--- ENTRIES SHOWN ---

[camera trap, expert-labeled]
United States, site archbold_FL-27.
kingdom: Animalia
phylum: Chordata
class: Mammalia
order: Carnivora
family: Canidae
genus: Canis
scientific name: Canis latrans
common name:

---

WORK TASK:
Extract every line from the one containing "order: Carnivora" through the last line of the data, inclusive, exactly as written.

REPLY:
order: Carnivora
family: Canidae
genus: Canis
scientific name: Canis latrans
common name:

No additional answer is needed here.